I don't think that anyone can tell you precisely how to do it.  You must have a decent imagination and a good understanding of geometry.  With that said:

    The top circle is in the corner of the square, therfore the radius of the circle is one inch away from each side.  Using the Pythagorean Theorem (x^2 + y^2 = r^2) tells you that the center of the first circle is 2^(1/2) away from the corner.  This relationship will hold in the opposite corner as well.

     So the total diagonal distance will be those two distances from the opposite corners plus the entire diameter of the center circle plus the two half circle or radius remaiders from the corner circles.

     The diagonal distance would then be: 2(2)^(1/2) + 2 + 2

     The sides of the square will also be solved using the Pythagorean Theorem with the diagonal distance being the hypotenuse.

     x^2 + y^2 = r^2,   since x = y in this case,  2x^2 = r^2

     Our radius from earlier was 4 + 2(2)^(1/2) = 4 + 8^(1/2)

    2x^2 = 4 + 8^(1/2)

    x^2 = (4 + 8^(1/2)) / 2

    x = (2 + 2^(1/2))^(1/2)

    Since the area of a square is simply a side squared the area is:

    A = 2 + 2^(1/2)

That's the exact answer.  It is approximately 3.41421356237.................

Last edited by irspow (2005-12-08 10:13:13)

wait whats the answer??

○ ○ ○ ○ ○ ○ ○

DIRECTIONS –
a. Condense the paragraph of the forum post that begins "So the total diagonal distance" into a short bulleted list that keeps its main facts.
b. Please output the part of the forum post between "Since the area" and "is approximately 3.41421356237.................", inclusive.
c. List every equation in the forum post that stands entirely by itself, with no words before or after it.

SOURCE EXCERPT –
○ ○ ○ ○ ○ ○ ○

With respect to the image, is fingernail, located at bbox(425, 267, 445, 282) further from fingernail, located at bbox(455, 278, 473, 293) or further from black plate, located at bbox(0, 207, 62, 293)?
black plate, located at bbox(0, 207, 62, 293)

○ ○ ○ ○ ○ ○ ○

SOLUTIONS IN ORDER –
a.
The total diagonal distance is the sum of:
- the two distances from the opposite corners
- the entire diameter of the center circle
- the two half-circle (radius) remainders from the corner circles

b.
Since the area of a square is simply a side squared the area is:

    A = 2 + 2^(1/2)

That's the exact answer.  It is approximately 3.41421356237.................

c.
- 2x^2 = 4 + 8^(1/2)
- x^2 = (4 + 8^(1/2)) / 2
- x = (2 + 2^(1/2))^(1/2)
- A = 2 + 2^(1/2)